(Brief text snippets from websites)
== Segment start ==

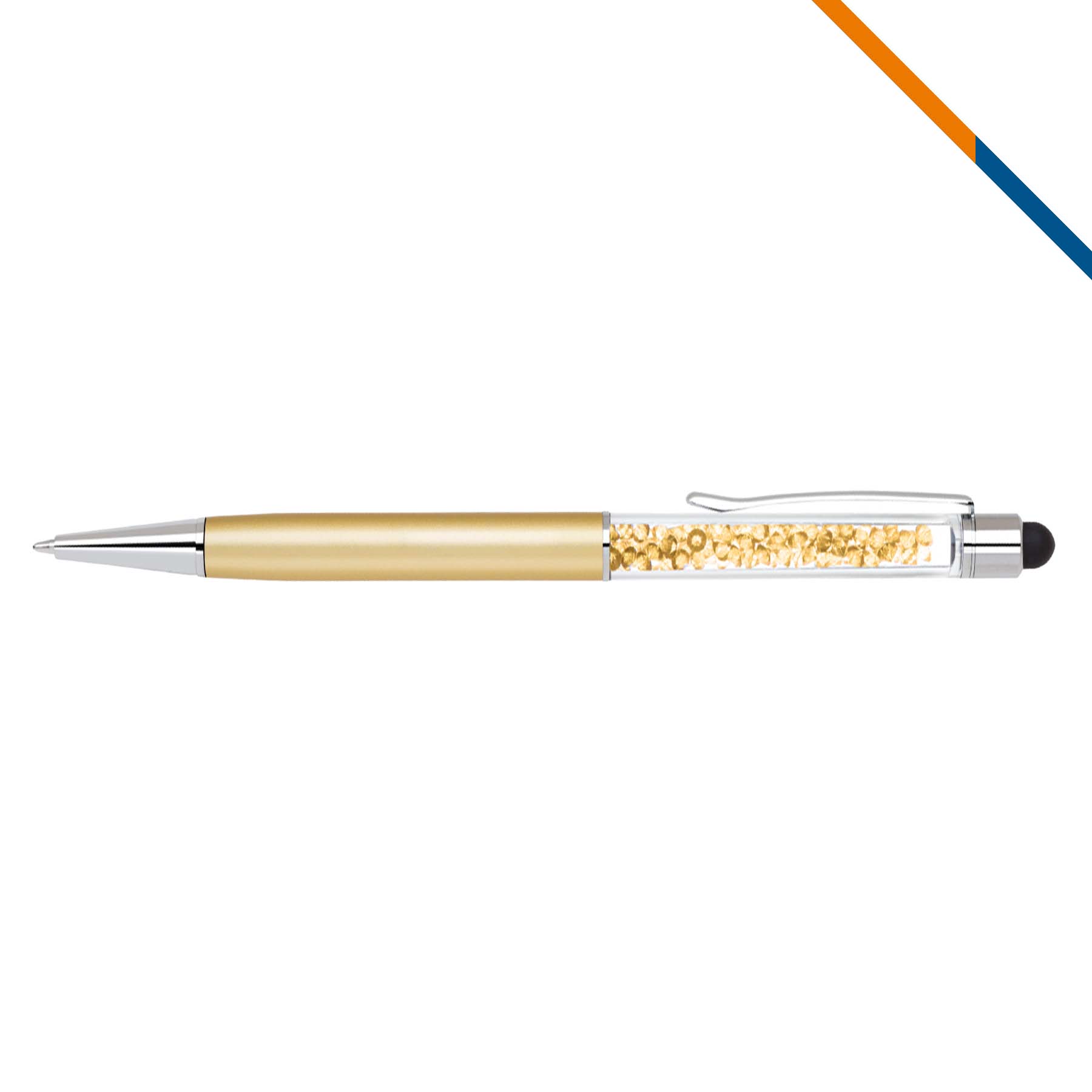 Tebay 2in1 Metal Pen 11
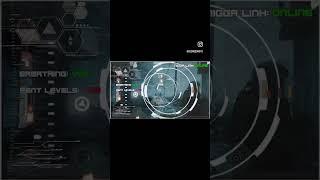 GEORGE DROYD 2 - ACTIVE HUD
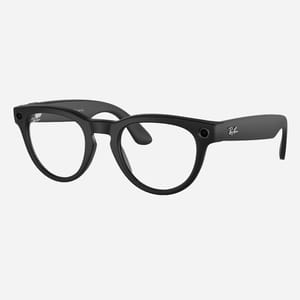 Ray Ban Meta Smart Glasses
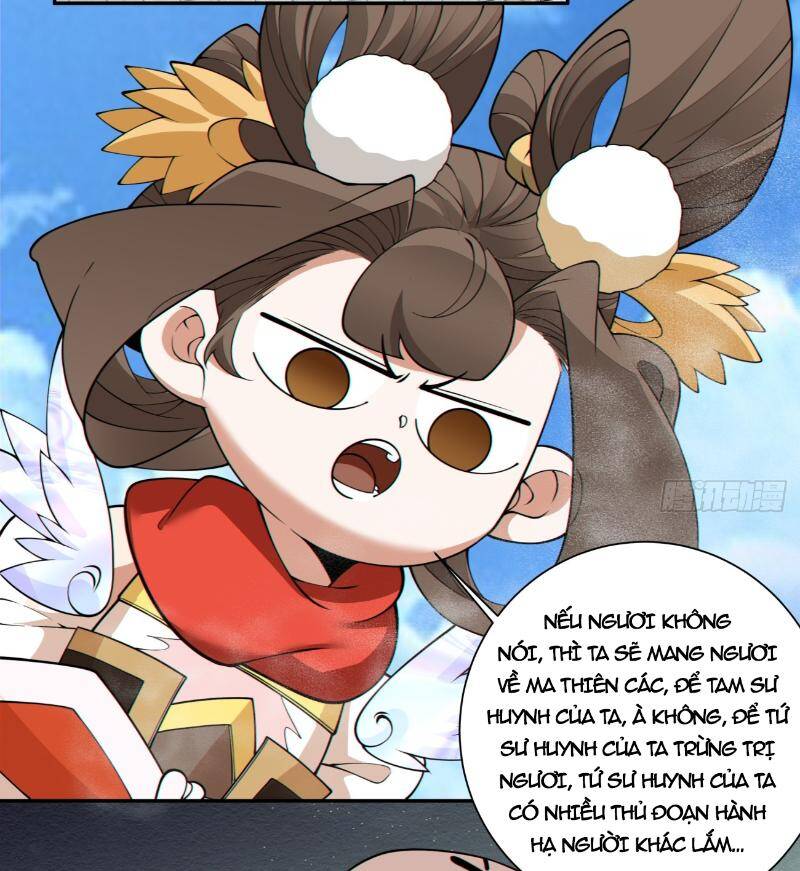 Đồ Đệ Của Ta Đều Là Đại Phản Phái Chapter 265 - Trang 58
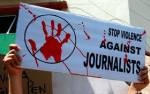 UN launches worldwide campaign to support journalists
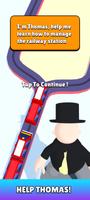 Track Master screenshot 1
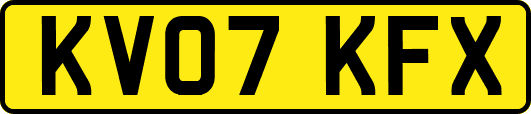 KV07KFX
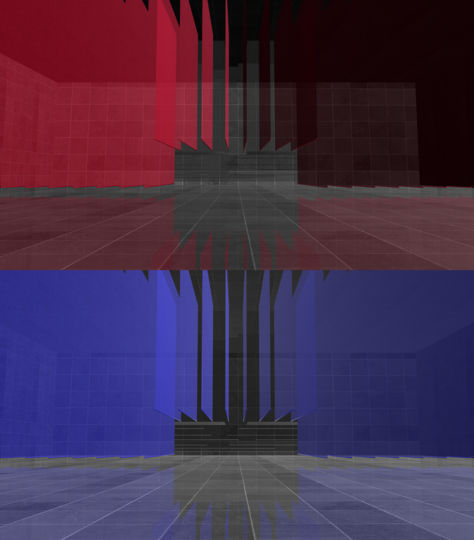 MMD Stage DL | Color screen by Shyuugah on DeviantArt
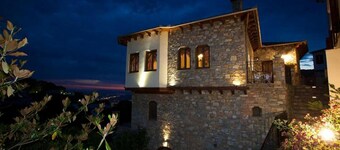 Archontiko Polyzos 14 Azalea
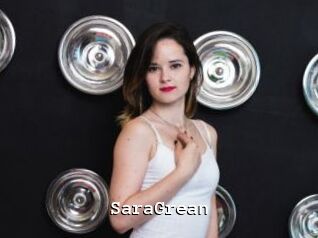 SaraGrean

== Segment end ==

_Directions:_ Copy out every line of the listing above word for word, leaving out the pictures.

_Response below:_
 Tebay 2in1 Metal Pen 11
 GEORGE DROYD 2 - ACTIVE HUD
 Ray Ban Meta Smart Glasses
 Đồ Đệ Của Ta Đều Là Đại Phản Phái Chapter 265 - Trang 58
 UN launches worldwide campaign to support journalists
 Track Master screenshot 1
 KV07KFX
 MMD Stage DL | Color screen by Shyuugah on DeviantArt
 Archontiko Polyzos 14 Azalea
 SaraGrean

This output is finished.